Por que deveríamos dar mais atenção à crise chinesa do que estamos dando?

A bolha chinesa. (Fonte da imagem: Epoch Times)
Quando o professor Niall Ferguson cunhou o termo "Chimérica" ele provavelmente não tinha em mente a exata proporção que uma crise chinesa poderia ter. O fato é que desde que a China se abriu parcialmente ao capitalismo e implantou um desenvolvimentismo autoritário similar ao que o Brasil implantou durante o Regime Militar, ela vem acumulando pressões inflacionárias em ações de empresas e em seus títulos públicos. Todo o intervencionismo e gasto estatal sem retorno imediato pode agora implodir a economia chinesa. Mas que dano isso poderia causar ao mundo? 

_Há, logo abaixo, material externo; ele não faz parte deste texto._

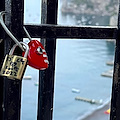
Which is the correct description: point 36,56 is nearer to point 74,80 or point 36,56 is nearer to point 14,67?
point 14,67

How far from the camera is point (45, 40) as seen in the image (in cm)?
55

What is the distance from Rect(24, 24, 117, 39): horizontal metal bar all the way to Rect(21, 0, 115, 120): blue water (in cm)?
640

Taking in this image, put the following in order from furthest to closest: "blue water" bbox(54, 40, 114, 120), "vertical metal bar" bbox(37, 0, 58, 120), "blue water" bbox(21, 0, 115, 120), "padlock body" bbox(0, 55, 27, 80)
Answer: "blue water" bbox(54, 40, 114, 120) → "blue water" bbox(21, 0, 115, 120) → "vertical metal bar" bbox(37, 0, 58, 120) → "padlock body" bbox(0, 55, 27, 80)

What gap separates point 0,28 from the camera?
0.44 meters

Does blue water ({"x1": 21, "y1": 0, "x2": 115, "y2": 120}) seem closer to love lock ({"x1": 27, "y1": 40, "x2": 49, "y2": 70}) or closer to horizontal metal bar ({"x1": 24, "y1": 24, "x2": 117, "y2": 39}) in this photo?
horizontal metal bar ({"x1": 24, "y1": 24, "x2": 117, "y2": 39})

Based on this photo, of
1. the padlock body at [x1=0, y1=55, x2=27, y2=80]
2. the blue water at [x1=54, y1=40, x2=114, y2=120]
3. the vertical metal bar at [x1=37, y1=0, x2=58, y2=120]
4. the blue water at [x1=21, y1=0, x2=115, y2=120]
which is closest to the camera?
the padlock body at [x1=0, y1=55, x2=27, y2=80]

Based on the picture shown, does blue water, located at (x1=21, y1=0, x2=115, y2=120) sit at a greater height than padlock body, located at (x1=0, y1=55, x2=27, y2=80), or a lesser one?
lesser

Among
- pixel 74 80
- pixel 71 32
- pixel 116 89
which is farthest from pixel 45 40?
pixel 74 80

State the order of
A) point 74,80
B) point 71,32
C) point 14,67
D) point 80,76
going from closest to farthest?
point 14,67
point 71,32
point 74,80
point 80,76

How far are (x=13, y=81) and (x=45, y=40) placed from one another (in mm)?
131

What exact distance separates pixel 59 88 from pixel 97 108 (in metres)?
2.60

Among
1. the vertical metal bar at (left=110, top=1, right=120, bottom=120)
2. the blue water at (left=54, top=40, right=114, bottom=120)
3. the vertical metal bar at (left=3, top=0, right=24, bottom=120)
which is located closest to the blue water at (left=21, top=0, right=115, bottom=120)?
the blue water at (left=54, top=40, right=114, bottom=120)

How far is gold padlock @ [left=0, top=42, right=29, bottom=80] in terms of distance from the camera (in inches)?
15.4

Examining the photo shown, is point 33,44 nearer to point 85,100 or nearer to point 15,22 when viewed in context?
point 15,22
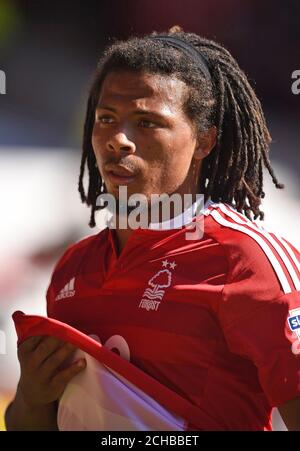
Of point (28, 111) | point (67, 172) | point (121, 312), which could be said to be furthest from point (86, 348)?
point (28, 111)

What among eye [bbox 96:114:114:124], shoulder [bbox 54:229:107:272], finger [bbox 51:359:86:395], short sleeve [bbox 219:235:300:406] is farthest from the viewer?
shoulder [bbox 54:229:107:272]

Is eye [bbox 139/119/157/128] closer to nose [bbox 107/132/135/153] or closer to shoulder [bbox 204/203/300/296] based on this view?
nose [bbox 107/132/135/153]

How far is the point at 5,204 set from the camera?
502 cm

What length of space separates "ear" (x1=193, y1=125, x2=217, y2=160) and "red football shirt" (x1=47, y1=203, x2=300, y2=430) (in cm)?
17

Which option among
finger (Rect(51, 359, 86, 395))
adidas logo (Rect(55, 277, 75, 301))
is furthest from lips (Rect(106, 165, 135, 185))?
finger (Rect(51, 359, 86, 395))

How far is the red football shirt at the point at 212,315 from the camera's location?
1767 millimetres

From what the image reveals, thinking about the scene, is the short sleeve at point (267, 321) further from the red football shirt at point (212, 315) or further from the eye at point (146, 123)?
the eye at point (146, 123)

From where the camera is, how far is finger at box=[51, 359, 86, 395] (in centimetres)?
193

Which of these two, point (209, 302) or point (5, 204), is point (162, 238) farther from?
point (5, 204)

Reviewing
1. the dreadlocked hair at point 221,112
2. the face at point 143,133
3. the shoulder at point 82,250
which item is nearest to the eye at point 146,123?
the face at point 143,133

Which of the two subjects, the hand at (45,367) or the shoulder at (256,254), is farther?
the hand at (45,367)

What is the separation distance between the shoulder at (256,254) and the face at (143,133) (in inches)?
7.2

Quinhentos anos atrás a economia chinesa era a maior do mundo enquanto o ocidente se resumia a reinos quebrados e constantemente em guerras, em 1970 entretanto o cenário era outro: A renda de um cidadão médio americano era 20 vezes maior que a de um chinês médio. Isso ficou conhecido na historiografia econômica como "A grande divergência". As razões dessa divergência não cabem ser explicadas aqui, mas ao pensarmos em como o ocidente se distanciou tanto da China em apenas 500 anos um fato novo nos chama a atenção, pois nos remete á tarefa de enxergar um novo evento: "A grande re-convergência" que vem acontecendo desde que a China aceitou o capitalismo em partes. Ela vem recuperando o tempo perdido e muito rápido! Tamanha velocidade obrigatoriamente vai guardar problemas e ela vai estourar na forma de uma crise bem dura para o mundo todo.

A razão é simples: China hoje é o país que mais pode se orgulhar de seus cidadãos, são poupadores muito bons. Aliás, em termos proporcionais, hoje o chinês poupa tanto dinheiro quanto o alemão! Essa poupança, obviamente rende juros, parte é aplicado no projeto desenvolvimentista chinês, parte é aplicado em...Títulos públicos americanos! Sim, a China é hoje a dona da maior parte dos títulos públicos dos Estados Unidos. 

Por outro lado, se o chinês virou formiga, o americano virou cigarra. Os Estados Unidos vem apresentando redução de sua poupança disponível e com isso não pode fazer muito uso de dinheiro a não ser através da emissão de títulos. O americano é um grande consumista e achou o parceiro perfeito para poder continuar consumindo: a China. 

Hoje, enquanto os chineses poupam, os americanos consomem. Para me fazer mais claro, quero dizer exatamente que os chineses poupam para os americanos e os americanos consomem para os chineses. Isso só foi possível graças a essa relação simbiótica que Ferguson nomeou "Chimérica", uma quimera entre as economias americana e chinesa. A crise de 2008 pode ser explicada por esse fator também, os programas sociais para adquirir a tão sonhada "casa própria" já existiam sem causar grandes problemas, pois pelo menos na gestão Clinton havia alguma responsabilidade fiscal, por outro lado, quando a Chimérica nasce, o tesouro americano é inundado por um mar de dinheiro. Reservas cada vez maiores enchem os cofres do FED permitindo o tesouro emitir dólares com segurança para os bancos e forçando a queda da taxa de juros, o resultado é que isso afeta os programas imobiliários... Daí aos NINJA loans foi apenas um pulo. 

Hoje, sete anos após o estouro da bolha em 2008, os americanos voltam a consumir com força ao passo que a economia chinesa começa a cambalear. Um problema dos grandes pode vir por aí, com a crise de Wall Street tivemos um lado da moeda, a coroa...Agora falta a cara, o outro lado, que é quando a Bolsa de Xangai entrará em colapso. Isso pode simplesmente torrar as poupanças chinesas já que ao que tudo indica todos os ativos estão inflacionados e as taxas de juros chinesas começaram a subir de novo em 2011. Uma quebra da China vai afetar diretamente os americanos, que hoje, querem apenas consumir.
(Fonte da imagem: Tutor2u.com)
E uma crise na terra do Tio Sam se espalhará pelo mundo. Teremos sequencialmente as duas economias mais decisivas do globo entrando em crise. Alguns comparam com 1929, onde todas as economias (desenvolvidas e subdesenvolvidas) sentiram o impacto (ao contrário de 2008 onde só as desenvolvidas sentiram), o meu único desejo caso 1929 nos revisite é que não entremos novamente numa década de 30 tanto econômica quanto politicamente. Se acham que eu estou exagerando, olhem pro crescimento do radicalismo de direita e de esquerda na Europa e na América Latina. Isso bastará.